*Texte fourni*.
::::

C’est le denial, encore une fois. Il y a une cassure de classe. Ceux qui sont en train de défendre la police, se trouvent, en général, au plus haut échelon de la société. Ils ont une fausse idée que la brutalité et la torture sont le prix qu’il faut payer pour qu’il y ait l’ordre et la paix dans la société.

Il faut comprendre d’où cela vient. Rama Valayden l’a dit et c’est tout à fait vrai : notre société a été créée à l’époque de l’esclavage et a évolué durant celle de l’engagisme. Nous avons eu un régime colonial assez dur à Maurice et la violence a fait partie de la fondation de notre société on a utilisé la violence pour contrôler et dominer les autres. Nous avons compris cela quand nous avions organisé la campagne de témoignages officiels de torture, de 2003 à 2009.

? C’est-à-dire ?

::::

*Consignes*.
1 – D'après le texte fourni, de quelle année à quelle année la campagne de témoignages officiels de torture a-t-elle été organisée ?
2 – Reprenez le passage du texte fourni commençant par « C’est le denial, encore » et allant jusqu'à « 2003 à 2009. », en remplaçant « la police » par « la gendarmerie ».

::::

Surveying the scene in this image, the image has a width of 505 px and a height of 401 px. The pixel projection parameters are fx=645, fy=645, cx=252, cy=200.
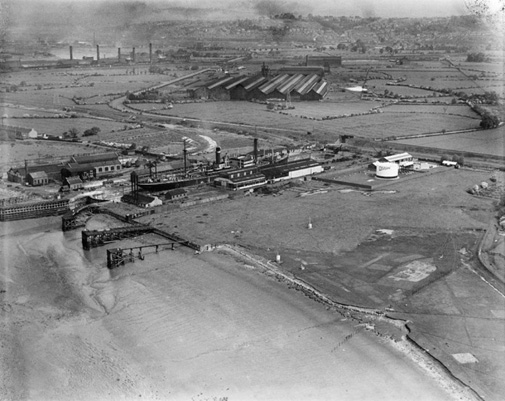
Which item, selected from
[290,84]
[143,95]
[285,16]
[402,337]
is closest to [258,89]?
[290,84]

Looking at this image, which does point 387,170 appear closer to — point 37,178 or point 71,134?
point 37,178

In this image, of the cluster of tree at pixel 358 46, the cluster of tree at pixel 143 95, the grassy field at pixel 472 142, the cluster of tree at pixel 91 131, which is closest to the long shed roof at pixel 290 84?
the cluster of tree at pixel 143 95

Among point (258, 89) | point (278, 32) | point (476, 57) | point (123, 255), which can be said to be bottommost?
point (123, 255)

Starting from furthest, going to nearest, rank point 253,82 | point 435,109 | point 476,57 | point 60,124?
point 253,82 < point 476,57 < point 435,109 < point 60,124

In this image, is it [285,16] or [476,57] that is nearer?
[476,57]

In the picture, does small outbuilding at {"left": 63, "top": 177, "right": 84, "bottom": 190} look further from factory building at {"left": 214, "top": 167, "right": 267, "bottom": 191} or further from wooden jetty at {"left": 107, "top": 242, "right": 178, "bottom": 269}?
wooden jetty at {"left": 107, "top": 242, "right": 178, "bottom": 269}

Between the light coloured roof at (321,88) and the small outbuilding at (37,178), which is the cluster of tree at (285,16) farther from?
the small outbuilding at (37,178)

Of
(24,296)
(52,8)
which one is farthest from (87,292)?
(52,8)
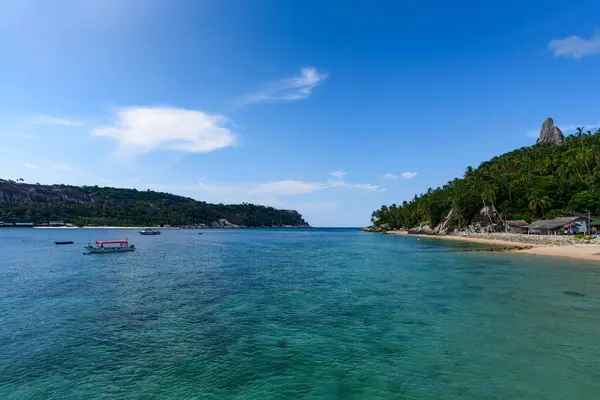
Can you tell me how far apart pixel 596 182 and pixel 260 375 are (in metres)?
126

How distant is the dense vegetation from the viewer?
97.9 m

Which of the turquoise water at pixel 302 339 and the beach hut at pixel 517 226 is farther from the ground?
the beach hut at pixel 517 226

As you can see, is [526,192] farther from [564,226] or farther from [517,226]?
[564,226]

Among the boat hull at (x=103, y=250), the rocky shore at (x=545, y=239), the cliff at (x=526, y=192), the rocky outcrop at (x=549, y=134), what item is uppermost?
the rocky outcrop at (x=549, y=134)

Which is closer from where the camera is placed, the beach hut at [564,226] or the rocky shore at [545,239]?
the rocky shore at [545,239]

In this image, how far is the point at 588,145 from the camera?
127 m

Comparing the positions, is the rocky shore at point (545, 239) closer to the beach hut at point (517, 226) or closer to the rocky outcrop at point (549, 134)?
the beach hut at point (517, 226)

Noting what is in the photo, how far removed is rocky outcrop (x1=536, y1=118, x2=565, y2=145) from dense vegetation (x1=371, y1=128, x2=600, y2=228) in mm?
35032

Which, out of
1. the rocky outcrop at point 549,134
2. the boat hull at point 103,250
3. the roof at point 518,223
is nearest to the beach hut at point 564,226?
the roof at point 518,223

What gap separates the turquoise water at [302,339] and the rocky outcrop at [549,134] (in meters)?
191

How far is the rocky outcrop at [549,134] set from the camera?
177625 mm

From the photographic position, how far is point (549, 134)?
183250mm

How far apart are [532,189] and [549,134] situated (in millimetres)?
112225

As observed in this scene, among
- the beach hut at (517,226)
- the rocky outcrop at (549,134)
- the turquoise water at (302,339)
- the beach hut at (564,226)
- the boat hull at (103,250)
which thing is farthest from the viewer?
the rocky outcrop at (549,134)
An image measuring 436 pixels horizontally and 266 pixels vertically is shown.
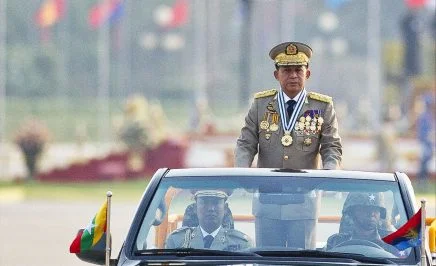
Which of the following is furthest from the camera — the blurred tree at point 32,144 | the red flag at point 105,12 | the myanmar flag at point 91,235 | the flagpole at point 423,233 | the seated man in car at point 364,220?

::::

*Corrigé*.
1 – De 2003 à 2009.

2 –
C’est le denial, encore une fois. Il y a une cassure de classe. Ceux qui sont en train de défendre la gendarmerie, se trouvent, en général, au plus haut échelon de la société. Ils ont une fausse idée que la brutalité et la torture sont le prix qu’il faut payer pour qu’il y ait l’ordre et la paix dans la société.

Il faut comprendre d’où cela vient. Rama Valayden l’a dit et c’est tout à fait vrai : notre société a été créée à l’époque de l’esclavage et a évolué durant celle de l’engagisme. Nous avons eu un régime colonial assez dur à Maurice et la violence a fait partie de la fondation de notre société on a utilisé la violence pour contrôler et dominer les autres. Nous avons compris cela quand nous avions organisé la campagne de témoignages officiels de torture, de 2003 à 2009.